What the task requires. Return every line of the records below that contains the string "instances", copied in full.

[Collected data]
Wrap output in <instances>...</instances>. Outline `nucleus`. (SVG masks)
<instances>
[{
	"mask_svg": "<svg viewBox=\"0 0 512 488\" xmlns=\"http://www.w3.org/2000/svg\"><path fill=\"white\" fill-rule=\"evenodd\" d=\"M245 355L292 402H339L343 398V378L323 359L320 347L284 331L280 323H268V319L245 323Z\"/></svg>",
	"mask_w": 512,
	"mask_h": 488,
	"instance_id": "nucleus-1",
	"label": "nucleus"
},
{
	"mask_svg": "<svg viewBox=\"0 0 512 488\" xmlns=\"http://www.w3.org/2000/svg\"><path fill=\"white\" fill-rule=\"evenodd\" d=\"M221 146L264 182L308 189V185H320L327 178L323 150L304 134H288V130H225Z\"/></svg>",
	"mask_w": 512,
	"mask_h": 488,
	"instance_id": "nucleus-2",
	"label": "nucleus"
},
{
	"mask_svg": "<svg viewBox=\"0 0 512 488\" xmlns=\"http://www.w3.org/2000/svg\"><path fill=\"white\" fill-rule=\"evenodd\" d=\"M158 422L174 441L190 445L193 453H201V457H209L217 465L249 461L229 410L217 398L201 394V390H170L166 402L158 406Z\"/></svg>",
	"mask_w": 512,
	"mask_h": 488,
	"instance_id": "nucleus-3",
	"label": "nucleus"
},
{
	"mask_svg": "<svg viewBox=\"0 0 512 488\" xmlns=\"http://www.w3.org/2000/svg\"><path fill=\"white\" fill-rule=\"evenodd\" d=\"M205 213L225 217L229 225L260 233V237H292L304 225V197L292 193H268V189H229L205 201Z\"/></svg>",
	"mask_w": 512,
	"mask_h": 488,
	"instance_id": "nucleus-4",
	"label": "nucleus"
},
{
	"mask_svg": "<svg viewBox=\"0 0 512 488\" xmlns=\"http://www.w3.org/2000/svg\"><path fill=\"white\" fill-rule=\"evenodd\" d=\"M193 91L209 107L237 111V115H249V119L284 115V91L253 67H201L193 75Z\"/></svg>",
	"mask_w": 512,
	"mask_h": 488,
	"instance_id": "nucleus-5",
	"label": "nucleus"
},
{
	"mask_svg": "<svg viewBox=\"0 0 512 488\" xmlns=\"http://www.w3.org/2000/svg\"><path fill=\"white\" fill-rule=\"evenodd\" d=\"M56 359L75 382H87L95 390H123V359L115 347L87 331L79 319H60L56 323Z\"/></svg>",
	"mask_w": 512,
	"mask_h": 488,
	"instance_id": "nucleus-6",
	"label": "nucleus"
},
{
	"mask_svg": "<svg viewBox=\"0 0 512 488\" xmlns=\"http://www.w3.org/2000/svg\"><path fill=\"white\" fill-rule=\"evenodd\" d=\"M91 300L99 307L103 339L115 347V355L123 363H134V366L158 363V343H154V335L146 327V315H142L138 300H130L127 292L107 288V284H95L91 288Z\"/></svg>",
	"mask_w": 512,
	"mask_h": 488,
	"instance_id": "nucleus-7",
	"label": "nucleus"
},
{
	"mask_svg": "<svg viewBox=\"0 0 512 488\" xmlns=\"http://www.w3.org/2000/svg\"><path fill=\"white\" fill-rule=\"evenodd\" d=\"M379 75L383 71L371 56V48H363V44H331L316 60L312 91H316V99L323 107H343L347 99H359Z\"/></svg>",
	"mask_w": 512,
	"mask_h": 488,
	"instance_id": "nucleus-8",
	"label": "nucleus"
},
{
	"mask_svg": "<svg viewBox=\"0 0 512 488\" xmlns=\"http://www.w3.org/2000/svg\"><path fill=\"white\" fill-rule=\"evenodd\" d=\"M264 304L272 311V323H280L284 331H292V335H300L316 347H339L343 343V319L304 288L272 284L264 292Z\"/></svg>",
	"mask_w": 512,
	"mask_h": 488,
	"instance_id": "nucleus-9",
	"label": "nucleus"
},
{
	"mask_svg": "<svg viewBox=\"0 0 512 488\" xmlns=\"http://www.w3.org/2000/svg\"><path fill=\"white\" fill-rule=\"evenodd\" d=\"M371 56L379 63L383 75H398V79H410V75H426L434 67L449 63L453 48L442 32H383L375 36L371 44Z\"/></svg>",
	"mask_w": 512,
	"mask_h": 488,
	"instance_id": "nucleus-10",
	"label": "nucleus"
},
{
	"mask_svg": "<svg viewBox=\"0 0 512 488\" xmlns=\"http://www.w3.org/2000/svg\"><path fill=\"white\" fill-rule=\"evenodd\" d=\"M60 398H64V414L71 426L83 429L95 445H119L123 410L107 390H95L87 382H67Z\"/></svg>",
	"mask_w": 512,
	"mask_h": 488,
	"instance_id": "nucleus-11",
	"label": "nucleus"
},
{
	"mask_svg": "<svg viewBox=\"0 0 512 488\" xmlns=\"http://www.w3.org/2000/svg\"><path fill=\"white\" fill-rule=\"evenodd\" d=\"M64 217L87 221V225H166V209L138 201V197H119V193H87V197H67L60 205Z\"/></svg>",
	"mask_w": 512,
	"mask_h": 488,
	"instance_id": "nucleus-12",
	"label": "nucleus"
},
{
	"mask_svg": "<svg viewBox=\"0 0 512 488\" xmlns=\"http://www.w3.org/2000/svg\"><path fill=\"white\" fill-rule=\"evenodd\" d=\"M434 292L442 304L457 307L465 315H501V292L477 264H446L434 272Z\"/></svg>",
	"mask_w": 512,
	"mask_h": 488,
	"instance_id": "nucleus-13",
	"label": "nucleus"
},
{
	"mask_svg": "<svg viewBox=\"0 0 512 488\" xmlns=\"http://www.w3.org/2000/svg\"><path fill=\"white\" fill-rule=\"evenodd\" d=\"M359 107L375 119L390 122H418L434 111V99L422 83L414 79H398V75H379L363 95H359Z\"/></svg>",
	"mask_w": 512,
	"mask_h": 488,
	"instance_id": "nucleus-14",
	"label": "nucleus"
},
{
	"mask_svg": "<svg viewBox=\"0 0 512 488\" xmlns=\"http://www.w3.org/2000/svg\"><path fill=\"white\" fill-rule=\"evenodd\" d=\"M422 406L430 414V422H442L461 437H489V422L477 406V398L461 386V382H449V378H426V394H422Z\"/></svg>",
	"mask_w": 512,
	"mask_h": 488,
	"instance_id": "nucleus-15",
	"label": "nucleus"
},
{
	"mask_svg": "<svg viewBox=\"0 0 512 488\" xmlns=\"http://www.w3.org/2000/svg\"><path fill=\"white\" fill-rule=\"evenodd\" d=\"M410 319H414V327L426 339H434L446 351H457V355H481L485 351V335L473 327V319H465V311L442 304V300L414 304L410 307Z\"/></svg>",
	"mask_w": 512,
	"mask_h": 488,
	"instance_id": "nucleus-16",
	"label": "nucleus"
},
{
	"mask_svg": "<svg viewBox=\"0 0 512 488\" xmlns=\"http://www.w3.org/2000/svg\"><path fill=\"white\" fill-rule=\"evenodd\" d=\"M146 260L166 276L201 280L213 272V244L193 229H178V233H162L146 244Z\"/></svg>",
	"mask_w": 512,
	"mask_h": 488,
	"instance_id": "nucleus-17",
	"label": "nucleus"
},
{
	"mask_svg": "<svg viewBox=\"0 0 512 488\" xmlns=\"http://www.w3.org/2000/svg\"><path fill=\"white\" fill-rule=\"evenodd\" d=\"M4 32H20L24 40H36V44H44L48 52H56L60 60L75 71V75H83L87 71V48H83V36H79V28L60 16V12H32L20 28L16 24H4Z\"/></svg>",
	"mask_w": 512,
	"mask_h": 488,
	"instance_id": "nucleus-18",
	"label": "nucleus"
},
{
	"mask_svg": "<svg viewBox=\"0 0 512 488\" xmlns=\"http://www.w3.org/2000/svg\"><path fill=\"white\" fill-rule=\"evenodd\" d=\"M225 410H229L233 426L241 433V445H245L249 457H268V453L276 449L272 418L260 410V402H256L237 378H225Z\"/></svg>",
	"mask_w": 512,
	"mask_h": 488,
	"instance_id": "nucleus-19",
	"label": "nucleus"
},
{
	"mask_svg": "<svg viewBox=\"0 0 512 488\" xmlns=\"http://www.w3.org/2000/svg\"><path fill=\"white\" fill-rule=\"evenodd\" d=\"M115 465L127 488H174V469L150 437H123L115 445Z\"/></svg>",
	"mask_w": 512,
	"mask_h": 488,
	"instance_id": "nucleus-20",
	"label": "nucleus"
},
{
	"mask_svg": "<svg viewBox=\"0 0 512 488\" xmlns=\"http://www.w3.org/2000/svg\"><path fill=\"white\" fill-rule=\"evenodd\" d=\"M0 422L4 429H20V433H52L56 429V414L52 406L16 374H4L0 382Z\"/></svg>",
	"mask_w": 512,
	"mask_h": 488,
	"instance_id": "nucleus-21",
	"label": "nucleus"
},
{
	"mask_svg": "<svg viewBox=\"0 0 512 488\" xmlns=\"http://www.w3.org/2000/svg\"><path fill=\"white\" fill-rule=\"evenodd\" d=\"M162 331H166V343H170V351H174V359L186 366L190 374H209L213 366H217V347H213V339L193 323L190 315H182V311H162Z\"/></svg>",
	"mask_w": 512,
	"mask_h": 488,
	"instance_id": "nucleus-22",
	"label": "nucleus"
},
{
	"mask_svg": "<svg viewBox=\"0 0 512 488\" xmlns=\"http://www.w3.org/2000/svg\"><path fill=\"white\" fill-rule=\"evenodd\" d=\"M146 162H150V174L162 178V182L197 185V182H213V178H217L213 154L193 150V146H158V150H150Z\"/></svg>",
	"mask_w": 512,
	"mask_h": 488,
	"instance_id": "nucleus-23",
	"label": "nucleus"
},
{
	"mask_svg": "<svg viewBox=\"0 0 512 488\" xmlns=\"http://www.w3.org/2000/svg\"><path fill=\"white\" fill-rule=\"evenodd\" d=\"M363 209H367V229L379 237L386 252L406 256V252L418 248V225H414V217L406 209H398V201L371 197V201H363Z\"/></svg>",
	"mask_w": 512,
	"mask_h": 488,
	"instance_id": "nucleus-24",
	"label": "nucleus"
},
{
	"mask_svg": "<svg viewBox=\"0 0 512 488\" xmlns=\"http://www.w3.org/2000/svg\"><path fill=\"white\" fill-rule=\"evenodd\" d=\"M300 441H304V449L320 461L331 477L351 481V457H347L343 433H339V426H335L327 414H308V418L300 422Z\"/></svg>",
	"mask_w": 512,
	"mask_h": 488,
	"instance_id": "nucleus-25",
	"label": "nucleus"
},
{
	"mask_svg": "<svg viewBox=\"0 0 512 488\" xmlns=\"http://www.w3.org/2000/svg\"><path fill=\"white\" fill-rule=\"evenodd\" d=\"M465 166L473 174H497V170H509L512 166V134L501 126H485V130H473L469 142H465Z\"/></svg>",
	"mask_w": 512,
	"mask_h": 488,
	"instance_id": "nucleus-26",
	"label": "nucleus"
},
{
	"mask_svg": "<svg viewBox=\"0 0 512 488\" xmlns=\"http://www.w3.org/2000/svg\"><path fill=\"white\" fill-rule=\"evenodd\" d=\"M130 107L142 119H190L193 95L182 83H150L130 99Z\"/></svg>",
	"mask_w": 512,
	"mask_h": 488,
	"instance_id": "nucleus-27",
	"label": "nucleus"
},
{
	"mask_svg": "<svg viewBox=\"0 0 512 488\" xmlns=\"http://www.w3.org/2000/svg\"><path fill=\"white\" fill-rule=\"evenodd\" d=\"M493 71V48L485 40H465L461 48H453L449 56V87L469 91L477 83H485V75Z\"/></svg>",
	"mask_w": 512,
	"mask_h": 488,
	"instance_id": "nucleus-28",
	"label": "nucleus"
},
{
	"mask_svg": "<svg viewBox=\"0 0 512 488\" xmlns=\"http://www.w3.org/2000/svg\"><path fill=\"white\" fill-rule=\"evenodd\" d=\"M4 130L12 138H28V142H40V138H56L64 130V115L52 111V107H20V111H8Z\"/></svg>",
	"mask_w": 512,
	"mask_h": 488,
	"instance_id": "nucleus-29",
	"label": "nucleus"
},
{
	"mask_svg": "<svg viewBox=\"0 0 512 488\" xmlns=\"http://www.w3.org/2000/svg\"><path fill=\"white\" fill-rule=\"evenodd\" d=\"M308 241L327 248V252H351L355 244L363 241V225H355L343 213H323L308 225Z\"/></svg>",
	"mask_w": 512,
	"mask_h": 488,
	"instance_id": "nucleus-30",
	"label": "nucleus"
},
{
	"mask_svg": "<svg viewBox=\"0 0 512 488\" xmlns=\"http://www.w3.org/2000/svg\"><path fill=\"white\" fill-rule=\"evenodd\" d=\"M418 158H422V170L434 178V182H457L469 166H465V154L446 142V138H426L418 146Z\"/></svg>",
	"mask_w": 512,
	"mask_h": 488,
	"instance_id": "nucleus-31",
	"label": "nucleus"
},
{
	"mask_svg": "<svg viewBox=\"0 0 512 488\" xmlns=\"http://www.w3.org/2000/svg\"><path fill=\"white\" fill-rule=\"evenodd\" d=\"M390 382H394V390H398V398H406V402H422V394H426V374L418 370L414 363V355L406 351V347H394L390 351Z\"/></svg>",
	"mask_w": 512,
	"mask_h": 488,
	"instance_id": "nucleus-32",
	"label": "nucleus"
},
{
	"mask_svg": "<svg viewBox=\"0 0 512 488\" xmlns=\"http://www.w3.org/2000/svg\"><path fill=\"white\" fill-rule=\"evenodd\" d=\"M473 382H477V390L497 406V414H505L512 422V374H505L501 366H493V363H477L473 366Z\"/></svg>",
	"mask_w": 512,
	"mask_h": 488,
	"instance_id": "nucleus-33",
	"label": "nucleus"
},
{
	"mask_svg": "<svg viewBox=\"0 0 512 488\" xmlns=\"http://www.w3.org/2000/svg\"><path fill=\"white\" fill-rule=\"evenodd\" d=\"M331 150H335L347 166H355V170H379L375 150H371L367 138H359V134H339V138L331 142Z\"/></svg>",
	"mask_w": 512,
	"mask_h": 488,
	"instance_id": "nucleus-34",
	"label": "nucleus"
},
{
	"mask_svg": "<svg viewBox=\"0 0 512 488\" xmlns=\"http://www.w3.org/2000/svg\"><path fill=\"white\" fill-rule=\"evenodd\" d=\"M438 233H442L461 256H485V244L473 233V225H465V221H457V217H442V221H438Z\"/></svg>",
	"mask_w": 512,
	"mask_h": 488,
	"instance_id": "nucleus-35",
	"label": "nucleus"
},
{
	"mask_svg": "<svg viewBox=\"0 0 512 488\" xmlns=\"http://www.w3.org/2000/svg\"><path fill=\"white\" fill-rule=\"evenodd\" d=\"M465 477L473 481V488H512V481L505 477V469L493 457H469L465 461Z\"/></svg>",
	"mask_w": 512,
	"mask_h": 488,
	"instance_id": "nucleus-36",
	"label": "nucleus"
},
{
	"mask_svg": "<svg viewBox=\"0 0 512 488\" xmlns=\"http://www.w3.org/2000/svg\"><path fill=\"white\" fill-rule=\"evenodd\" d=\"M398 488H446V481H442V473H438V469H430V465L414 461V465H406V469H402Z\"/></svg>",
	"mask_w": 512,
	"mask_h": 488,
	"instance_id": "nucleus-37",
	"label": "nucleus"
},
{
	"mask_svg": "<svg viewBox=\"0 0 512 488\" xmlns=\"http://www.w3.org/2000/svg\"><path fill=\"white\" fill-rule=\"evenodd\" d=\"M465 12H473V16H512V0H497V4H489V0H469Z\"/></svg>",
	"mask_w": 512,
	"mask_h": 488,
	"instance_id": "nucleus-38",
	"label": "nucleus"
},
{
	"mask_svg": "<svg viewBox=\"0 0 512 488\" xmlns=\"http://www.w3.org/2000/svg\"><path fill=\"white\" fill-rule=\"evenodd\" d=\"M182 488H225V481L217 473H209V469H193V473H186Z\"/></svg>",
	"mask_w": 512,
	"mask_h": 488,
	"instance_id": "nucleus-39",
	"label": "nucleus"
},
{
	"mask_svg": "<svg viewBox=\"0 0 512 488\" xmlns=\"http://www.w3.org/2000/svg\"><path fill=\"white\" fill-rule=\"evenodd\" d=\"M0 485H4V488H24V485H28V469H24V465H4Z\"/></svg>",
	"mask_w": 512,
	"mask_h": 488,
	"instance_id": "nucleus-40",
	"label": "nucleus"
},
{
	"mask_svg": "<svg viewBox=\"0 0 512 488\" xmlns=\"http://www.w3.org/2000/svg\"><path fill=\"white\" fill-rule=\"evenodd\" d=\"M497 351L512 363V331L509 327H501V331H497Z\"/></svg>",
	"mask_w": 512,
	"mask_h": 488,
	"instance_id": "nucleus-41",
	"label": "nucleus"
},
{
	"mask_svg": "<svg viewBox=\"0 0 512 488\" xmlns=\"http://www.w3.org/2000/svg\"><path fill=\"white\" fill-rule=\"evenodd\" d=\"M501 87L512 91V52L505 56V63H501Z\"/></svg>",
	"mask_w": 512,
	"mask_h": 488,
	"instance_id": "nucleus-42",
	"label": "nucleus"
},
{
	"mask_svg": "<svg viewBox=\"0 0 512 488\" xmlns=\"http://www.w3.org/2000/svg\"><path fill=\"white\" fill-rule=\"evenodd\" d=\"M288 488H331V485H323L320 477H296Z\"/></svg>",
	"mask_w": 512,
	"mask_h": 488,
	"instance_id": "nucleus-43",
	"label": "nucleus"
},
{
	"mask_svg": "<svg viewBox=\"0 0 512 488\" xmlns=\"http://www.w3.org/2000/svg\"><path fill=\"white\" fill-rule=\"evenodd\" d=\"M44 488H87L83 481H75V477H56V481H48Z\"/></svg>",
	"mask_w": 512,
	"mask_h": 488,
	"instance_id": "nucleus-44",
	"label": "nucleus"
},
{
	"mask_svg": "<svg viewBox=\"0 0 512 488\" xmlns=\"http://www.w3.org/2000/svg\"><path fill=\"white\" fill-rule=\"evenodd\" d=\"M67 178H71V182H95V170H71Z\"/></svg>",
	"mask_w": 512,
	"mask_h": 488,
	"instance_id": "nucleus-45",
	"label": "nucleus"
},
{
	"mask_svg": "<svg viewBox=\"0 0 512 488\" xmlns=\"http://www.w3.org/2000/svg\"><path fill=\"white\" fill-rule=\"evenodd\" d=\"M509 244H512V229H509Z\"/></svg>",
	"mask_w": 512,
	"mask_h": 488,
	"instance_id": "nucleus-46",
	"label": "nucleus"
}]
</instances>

Result for this exercise.
Wrap output in <instances>...</instances>. Outline `nucleus`. (SVG masks)
<instances>
</instances>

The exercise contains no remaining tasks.